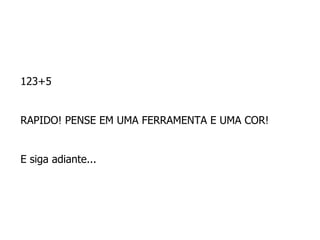 123+5  RAPIDO! PENSE EM UMA FERRAMENTA E UMA COR!  E siga adiante...  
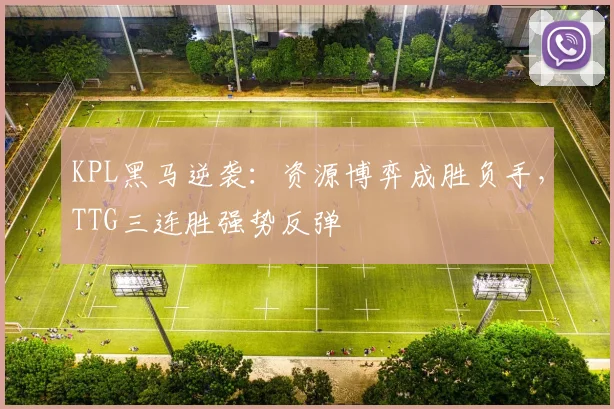 KPL黑马逆袭：资源博弈成胜负手，TTG三连胜强势反弹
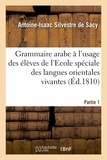 Antoine-Isaac Silvestre de Sacy - Grammaire arabe à l'usage des élèves de l'Ecole spéciale des langues orientales vivantes. Partie 1.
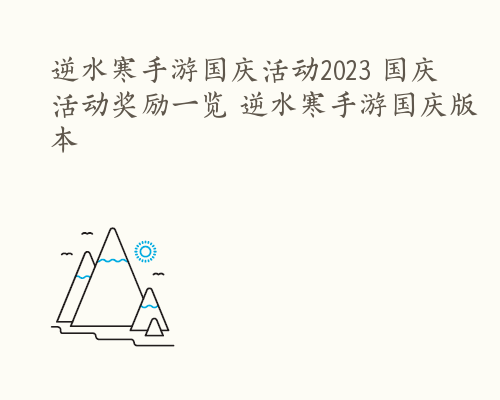 逆水寒手游国庆活动2023 国庆活动奖励一览 逆水寒手游国庆版本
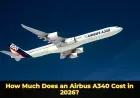 How Much Does an Airbus A340 Cost in 2026?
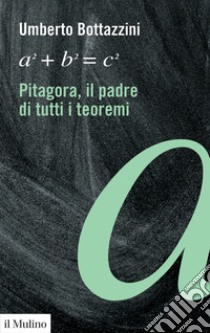 Pitagora, il padre di tutti i teoremi libro di Bottazzini Umberto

▶ **AIM OF THE TASK**
Find the line that contains "Antoine-Isaac Silvestre de", then write out that line and every line after it through the end of the records, exactly. Leave the pictures out.

▶ **OUTPUT OF THE EXERCISE**
 Antoine-Isaac Silvestre de Sacy - Grammaire arabe à l'usage des élèves de l'Ecole spéciale des langues orientales vivantes. Partie 1.
 逆水寒手游国庆活动2023 国庆活动奖励一览 逆水寒手游国庆版本
 How Much Does an Airbus A340 Cost in 2026?
 Pitagora, il padre di tutti i teoremi libro di Bottazzini Umberto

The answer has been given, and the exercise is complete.